4 steps in winding up (liquidation of) a corp:
- Gathering all assets,
- converting to cash,
- paying creditors, and
- distributing remainder to SH, pro-rata by share unless there is a liquidation preference.
Rule 10b-5 prohibits:
fraud or misrepresentation in connection with the purchase or sale of any security.
At some point the deal must use an “instrumentality of interstate commerce” - using the phone is enough.
10b-5 Transactions (3)
- Misrepresentation of material information
- Insider trading
- Tipping
Insider trading:
Trading securities based on insider information.
Section 16B applies to speculation by:
directors, officers, and ten percent SH - strict liability.
Duty of Loyalty can be breached in four ways:
(Burden of proof on D) 4
Conflicts of interest
Corporate opportunity doctrine
Engaging in a competing business
Insider trading
When the board is held liable for something members that object must put their dissent in writing. What does in writing mean? (3 ways)
- The minutes,
- Delivered written response to the presiding officer at the meeting, or
- Written dissent to the corp immediately after the meeting.
A corp MAY indemnify an officer or director? in settlement, but eligibility is determined by: 3
- Disinterested directors,
- disinterested shares, or
- independent legal counsel.
What’s the maximum duration of a voting agreement?
20 year max, renewable up to 25.
Articles of incorporation: What information is required regarding incorporators?
Names and addresses
Articles of incorporation: What information is required regarding agents and officers?
Names and addresses - they must be in GA.
Articles of incorporation: What information is required regarding offices?
The address of the principal office (usually the HQ) it can be anywhere.

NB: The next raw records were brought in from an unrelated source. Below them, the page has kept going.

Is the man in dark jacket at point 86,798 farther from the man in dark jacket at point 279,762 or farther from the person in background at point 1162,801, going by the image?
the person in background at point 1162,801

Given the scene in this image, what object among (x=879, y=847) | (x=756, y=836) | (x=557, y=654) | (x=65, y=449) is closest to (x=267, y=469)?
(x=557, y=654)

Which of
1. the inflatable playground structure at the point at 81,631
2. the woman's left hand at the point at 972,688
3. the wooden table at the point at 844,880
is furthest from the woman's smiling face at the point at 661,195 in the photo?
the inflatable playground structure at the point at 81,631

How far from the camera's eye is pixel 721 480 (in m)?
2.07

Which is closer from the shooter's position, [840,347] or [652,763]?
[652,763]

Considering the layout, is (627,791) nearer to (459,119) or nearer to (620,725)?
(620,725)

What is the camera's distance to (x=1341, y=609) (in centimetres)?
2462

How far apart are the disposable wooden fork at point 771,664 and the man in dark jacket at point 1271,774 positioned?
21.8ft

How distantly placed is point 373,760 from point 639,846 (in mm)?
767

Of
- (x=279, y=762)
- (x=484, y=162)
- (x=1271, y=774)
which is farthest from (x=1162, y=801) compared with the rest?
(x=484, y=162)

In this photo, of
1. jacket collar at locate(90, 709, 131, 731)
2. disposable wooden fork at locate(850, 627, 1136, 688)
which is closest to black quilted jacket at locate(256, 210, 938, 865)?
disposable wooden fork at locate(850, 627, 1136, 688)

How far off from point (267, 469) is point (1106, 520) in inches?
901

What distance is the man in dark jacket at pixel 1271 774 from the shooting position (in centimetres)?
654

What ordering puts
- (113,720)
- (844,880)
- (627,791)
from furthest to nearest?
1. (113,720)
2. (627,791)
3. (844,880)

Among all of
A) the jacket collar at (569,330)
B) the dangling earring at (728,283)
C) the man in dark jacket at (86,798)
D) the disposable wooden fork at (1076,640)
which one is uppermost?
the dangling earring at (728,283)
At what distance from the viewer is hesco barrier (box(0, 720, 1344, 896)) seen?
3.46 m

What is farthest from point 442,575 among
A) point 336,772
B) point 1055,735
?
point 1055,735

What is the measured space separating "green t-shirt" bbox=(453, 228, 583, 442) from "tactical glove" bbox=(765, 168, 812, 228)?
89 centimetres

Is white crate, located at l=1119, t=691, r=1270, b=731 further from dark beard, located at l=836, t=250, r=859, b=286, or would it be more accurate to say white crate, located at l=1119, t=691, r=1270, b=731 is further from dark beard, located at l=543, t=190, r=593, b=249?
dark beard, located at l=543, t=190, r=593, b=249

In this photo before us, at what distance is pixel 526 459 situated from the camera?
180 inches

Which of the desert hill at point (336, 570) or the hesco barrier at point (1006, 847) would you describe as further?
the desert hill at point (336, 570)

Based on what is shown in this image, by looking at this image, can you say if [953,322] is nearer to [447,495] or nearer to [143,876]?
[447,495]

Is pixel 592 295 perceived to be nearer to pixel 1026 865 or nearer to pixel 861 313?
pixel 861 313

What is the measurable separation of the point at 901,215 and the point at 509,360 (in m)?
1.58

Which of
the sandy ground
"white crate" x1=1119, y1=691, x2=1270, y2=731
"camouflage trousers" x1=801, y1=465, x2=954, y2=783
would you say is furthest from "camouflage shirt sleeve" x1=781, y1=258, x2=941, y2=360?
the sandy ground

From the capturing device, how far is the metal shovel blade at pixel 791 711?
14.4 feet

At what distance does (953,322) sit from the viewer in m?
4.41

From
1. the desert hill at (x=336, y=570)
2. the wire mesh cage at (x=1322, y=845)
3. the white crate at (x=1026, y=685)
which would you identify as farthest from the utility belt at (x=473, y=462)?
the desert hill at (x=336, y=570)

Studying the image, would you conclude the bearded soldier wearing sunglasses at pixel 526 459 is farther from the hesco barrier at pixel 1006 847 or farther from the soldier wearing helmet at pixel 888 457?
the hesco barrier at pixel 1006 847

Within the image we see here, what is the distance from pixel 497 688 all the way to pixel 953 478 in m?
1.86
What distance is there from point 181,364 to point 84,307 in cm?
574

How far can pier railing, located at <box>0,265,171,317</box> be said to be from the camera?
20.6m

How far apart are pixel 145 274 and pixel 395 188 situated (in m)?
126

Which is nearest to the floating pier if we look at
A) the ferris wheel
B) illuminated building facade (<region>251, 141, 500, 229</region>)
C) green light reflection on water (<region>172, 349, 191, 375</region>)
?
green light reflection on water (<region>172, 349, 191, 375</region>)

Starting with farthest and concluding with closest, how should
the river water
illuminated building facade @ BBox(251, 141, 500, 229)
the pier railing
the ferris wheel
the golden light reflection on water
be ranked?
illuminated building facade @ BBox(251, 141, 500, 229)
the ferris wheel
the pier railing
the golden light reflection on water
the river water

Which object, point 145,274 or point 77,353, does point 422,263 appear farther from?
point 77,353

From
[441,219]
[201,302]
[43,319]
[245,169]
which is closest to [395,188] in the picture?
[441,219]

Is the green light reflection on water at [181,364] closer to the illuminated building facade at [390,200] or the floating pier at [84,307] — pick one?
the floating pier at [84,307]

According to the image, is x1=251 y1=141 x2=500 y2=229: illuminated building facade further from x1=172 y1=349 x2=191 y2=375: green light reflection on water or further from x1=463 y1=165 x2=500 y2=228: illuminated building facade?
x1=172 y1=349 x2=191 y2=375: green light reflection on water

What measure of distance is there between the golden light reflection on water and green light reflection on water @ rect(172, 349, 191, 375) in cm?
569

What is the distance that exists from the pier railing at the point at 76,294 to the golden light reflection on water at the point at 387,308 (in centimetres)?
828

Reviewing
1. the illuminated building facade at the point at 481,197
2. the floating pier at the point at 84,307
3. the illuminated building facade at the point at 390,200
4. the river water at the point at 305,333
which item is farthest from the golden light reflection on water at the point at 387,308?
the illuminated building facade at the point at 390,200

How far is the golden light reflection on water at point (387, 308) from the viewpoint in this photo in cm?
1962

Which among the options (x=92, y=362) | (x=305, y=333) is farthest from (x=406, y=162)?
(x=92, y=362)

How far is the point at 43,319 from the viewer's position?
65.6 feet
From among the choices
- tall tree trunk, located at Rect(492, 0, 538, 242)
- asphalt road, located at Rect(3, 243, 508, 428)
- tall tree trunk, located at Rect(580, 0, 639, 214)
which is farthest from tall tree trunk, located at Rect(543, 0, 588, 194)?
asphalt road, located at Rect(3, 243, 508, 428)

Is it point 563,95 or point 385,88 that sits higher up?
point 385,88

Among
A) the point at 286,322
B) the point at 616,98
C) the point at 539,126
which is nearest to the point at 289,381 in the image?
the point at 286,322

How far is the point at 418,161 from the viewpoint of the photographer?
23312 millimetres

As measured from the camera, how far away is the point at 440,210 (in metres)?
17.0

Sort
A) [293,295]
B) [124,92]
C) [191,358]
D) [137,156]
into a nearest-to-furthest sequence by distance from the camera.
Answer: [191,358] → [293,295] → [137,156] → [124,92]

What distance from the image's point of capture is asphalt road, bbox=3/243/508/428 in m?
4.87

Articles of incorporation: What information is required regarding capital structure? (3)
- Authorized stock,
- number of shares per class, and
- information on voting rights and preferences of each class.
If no annual SH meeting is held w/i _____ SH can petition ct for injunction.
15 mo.
Who can be liable for insider trading?
Someone whose job gives them access to secrets. Such a person has a duty to abstain and disclose.
“One w/ a relationship of trust and confidence w/ the SH.”